_Instruções da tarefa_
Segundo a crítica ao álbum Notes On A Conditional Form, por que é praticamente impossível definir o género do disco? Explique em uma a três frases.

_Excerto do documento_
* * * * * * * * *

The 1975
A banda de Manchester, começou a criar raízes em 2002 pelas mãos dos amigos (Matthew) Matty Healy, Ross MacDonald, Adam Hann e George Daniel. Dez anos depois lançaram o seu primeiro EP, Facedown, e agora, a 22 de Maio de 2020, acabam de lançar o seu quarto álbum de estúdio, Notes On A Conditional Form.
A data de lançamento do álbum – algo já usual no que toca ao misticismo que os rapazes gostam de manter – foi incerta durante algum tempo, com avanços e recuos. O resultado final, não poderia ter sido melhor. Ao longo de 22 faixas, há uma viagem sensorial, impactante, capaz de transportar a nossa mente para cenários completamente diferentes.
Definir um género? Praticamente impossível, o ecletismo é o melhor gear, nesta questão. Sons instrumentais básicos, acordes de guitarra, o som do saxofone, e muito tecno, preenchem este longo álbum, que vive de uma mistela de coisas boas e inexplicavelmente confusas.
A banda tem vindo a traçar um percurso interessante, com cartas lançadas em vários palcos, mas permanecendo fiel ao seu ponto de origem, com uma singularidade assinalável. Os fãs já sabem o que esperar: nunca se sabe o que esperar. Cinco minutos de música de fundo e uma forte mensagem da jovem Greta Thunberg, dão início ao álbum. Nunca esconderam a sua forte ligação a movimentos sociopolíticos, LGBT e causas ambientais, acompanhando de perto com ecos na sua música, cujas letras são autênticos discursos, que se tornam bem audíveis na voz de Healy.
A transição entre a primeira faixa e a segunda – People – é genialmente bem feita: Wake up! Greta diz-nos para acordar, olhar e agir; The 1975 dizem-nos: Wake Up Wake Up Wake Up, It’s Monday Morning, And we’ve only got a thousand of them left, Well, I know it feels pointless and you don’t have any money, But we’re all just gonna try our fucking best. Num rock mais forte e onde se nota um piscar de olho ao punk, com um tom direto e agressivamente expressivo, Matty grita uma mensagem bem clara: o problema é real, não vale a pena omitir, abafar ou ignorar.

* * * * * * * * *

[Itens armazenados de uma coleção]
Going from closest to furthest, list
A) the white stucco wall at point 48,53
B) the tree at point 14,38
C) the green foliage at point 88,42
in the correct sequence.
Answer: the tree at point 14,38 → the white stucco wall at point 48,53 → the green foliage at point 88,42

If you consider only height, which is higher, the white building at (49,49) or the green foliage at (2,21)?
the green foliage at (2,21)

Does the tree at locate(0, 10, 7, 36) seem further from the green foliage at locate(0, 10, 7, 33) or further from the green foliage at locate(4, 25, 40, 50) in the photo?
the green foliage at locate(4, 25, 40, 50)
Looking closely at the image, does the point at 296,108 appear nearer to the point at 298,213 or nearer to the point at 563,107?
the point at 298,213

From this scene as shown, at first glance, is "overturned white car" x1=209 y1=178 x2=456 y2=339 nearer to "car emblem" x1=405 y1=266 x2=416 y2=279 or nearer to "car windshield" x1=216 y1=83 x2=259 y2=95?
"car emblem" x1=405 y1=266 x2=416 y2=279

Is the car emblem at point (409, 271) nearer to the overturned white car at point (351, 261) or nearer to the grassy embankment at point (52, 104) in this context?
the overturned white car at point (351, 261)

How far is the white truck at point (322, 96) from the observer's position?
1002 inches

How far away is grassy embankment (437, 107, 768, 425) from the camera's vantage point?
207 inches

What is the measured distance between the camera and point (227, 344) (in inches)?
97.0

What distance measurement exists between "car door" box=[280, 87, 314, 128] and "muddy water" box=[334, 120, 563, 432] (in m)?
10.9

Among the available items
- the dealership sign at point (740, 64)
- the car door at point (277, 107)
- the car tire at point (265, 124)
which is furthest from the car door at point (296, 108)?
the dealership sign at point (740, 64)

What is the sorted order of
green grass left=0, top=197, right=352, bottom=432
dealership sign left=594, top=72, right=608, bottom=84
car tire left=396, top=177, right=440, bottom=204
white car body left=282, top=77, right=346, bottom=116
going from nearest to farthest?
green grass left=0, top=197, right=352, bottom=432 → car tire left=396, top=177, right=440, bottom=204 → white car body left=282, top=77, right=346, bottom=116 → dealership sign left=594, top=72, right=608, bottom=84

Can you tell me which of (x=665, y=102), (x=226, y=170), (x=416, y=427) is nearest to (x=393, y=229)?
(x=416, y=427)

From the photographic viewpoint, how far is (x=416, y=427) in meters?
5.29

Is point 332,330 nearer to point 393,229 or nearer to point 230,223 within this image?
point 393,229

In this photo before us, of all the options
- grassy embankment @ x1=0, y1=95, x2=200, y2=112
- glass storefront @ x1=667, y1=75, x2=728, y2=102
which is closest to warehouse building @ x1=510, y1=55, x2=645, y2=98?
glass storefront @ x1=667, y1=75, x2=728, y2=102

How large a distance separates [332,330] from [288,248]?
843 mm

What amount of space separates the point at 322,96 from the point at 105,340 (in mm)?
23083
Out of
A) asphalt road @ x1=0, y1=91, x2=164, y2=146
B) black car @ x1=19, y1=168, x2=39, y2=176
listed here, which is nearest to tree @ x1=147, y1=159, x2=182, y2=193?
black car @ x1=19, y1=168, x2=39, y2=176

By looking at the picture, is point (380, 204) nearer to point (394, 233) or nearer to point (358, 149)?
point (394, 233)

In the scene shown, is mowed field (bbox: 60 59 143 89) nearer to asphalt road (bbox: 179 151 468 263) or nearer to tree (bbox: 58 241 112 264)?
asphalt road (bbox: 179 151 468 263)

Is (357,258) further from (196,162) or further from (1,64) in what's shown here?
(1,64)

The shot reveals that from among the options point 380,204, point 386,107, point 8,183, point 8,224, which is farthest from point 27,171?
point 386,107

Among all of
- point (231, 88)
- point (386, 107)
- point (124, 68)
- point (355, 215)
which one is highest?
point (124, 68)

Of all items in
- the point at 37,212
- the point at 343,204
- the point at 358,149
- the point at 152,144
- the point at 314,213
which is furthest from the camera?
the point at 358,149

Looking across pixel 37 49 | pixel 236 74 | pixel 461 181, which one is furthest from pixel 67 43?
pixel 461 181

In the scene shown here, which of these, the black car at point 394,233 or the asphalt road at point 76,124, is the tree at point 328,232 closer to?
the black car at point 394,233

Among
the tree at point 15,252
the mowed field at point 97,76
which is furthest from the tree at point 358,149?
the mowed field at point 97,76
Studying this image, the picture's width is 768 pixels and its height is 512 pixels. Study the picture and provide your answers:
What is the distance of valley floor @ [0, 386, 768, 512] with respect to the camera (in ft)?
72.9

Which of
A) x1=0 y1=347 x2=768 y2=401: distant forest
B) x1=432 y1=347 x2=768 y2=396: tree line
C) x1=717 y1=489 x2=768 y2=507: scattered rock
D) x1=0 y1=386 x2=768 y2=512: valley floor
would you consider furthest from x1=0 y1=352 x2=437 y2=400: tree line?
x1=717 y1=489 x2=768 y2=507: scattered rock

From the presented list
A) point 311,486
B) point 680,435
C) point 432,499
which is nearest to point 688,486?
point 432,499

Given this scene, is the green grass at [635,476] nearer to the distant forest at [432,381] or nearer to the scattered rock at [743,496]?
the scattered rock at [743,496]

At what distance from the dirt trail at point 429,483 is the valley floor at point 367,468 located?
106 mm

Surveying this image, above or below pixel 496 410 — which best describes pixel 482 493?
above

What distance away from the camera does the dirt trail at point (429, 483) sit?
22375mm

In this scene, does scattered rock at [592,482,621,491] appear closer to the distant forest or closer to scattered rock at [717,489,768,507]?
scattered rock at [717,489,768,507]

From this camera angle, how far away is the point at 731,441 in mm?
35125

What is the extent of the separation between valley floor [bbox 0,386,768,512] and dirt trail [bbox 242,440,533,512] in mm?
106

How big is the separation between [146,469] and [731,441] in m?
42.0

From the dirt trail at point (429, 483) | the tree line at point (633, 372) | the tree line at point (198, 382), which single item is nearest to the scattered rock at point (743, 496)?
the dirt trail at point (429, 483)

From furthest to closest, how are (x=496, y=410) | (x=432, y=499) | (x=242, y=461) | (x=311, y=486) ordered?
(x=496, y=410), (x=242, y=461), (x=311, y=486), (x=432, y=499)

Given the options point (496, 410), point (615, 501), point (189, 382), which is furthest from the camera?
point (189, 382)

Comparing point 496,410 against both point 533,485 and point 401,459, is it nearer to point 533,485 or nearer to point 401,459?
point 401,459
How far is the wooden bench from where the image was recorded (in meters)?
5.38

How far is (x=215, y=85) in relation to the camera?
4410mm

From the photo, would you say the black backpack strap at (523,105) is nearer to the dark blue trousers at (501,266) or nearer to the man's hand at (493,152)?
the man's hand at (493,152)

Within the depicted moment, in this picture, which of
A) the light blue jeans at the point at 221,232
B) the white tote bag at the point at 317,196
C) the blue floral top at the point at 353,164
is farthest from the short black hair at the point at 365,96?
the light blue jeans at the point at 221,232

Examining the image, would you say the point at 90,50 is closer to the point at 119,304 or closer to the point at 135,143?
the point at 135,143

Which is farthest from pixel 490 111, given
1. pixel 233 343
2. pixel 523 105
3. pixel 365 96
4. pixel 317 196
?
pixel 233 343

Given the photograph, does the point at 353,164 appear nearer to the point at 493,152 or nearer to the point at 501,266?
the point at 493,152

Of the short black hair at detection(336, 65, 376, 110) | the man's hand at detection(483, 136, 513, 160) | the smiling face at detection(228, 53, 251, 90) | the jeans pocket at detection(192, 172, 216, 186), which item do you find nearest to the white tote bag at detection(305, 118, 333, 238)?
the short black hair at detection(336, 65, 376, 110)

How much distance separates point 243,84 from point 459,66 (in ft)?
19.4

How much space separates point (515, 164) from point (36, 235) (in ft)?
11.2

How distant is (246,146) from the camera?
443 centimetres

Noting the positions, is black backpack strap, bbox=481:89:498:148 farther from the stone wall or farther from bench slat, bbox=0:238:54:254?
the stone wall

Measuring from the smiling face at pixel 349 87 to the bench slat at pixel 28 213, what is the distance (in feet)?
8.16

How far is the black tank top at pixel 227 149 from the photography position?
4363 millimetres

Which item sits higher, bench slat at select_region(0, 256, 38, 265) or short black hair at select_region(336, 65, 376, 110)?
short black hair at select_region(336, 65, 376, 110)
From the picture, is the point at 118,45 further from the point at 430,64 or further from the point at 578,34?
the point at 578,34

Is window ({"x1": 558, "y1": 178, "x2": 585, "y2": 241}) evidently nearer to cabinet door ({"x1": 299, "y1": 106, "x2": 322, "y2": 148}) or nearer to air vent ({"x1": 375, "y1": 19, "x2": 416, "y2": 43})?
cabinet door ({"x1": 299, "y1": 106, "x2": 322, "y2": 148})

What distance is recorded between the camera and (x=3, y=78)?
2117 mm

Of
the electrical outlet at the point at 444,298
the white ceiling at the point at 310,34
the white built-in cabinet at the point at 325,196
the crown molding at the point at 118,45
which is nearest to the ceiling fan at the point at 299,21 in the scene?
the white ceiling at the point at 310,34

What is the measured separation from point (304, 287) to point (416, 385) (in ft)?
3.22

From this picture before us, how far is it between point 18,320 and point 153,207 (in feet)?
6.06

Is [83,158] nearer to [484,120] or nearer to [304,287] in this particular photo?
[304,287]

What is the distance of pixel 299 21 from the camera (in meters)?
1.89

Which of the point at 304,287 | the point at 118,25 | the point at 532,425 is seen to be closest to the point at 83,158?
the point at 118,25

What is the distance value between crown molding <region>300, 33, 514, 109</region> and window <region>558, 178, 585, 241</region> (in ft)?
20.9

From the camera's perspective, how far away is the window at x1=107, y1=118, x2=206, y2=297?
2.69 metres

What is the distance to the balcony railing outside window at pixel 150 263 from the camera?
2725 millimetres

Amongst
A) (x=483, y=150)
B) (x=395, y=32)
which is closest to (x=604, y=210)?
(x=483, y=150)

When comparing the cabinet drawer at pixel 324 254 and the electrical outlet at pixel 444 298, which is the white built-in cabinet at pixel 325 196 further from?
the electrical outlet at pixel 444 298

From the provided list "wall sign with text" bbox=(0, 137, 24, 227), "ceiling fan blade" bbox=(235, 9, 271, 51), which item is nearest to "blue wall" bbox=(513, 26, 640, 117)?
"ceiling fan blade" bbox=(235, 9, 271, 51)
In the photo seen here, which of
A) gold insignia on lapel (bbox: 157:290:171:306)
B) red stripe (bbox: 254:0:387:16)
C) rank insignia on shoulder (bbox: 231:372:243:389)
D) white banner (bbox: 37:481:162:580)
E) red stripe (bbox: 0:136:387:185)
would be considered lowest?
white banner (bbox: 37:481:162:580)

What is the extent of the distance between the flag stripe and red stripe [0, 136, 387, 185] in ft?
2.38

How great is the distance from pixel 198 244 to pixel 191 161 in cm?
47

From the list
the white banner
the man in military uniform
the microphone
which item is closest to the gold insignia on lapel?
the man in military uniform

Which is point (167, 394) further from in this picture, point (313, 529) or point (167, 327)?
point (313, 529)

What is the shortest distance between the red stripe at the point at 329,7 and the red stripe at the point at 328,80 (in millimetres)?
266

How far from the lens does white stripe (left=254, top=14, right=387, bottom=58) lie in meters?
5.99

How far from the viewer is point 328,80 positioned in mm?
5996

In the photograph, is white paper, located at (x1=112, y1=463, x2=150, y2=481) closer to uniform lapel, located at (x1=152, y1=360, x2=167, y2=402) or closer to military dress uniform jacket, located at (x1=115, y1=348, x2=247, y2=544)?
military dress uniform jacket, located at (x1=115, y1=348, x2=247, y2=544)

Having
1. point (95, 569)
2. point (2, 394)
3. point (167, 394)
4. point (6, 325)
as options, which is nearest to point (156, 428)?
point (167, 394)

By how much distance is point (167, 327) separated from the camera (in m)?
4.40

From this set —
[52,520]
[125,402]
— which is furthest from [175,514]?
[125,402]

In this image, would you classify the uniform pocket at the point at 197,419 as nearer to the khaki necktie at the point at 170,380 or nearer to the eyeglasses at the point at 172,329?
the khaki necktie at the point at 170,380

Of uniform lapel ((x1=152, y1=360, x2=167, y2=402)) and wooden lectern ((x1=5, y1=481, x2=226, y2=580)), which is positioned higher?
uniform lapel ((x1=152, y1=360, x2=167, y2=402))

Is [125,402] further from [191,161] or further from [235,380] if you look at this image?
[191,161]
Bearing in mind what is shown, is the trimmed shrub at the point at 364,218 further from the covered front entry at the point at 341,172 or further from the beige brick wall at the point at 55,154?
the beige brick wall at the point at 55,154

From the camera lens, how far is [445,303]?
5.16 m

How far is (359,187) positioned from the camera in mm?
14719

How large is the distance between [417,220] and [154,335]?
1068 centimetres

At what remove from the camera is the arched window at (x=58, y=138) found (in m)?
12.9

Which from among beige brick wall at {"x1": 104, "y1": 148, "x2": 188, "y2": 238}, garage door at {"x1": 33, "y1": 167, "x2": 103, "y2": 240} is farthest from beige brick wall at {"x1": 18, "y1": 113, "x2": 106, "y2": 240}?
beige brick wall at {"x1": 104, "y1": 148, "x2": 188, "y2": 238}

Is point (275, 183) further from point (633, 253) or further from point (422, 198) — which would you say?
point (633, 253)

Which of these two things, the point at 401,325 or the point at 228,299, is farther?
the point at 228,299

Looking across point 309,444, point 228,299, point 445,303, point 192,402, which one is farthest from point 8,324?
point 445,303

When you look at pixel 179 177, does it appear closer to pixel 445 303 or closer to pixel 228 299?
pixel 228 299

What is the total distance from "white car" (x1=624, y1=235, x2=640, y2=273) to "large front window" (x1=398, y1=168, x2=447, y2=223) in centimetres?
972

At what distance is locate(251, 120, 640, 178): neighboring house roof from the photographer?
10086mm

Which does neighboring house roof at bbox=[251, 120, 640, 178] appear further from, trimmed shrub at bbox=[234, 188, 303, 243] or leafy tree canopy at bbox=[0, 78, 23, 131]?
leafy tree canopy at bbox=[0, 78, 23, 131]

* * * * * * * * *

_Resolução do problema_
Porque o ecletismo é a marca do álbum. Sons instrumentais básicos, acordes de guitarra, saxofone e muito tecno preenchem o disco, que vive de uma mistela de coisas boas e inexplicavelmente confusas.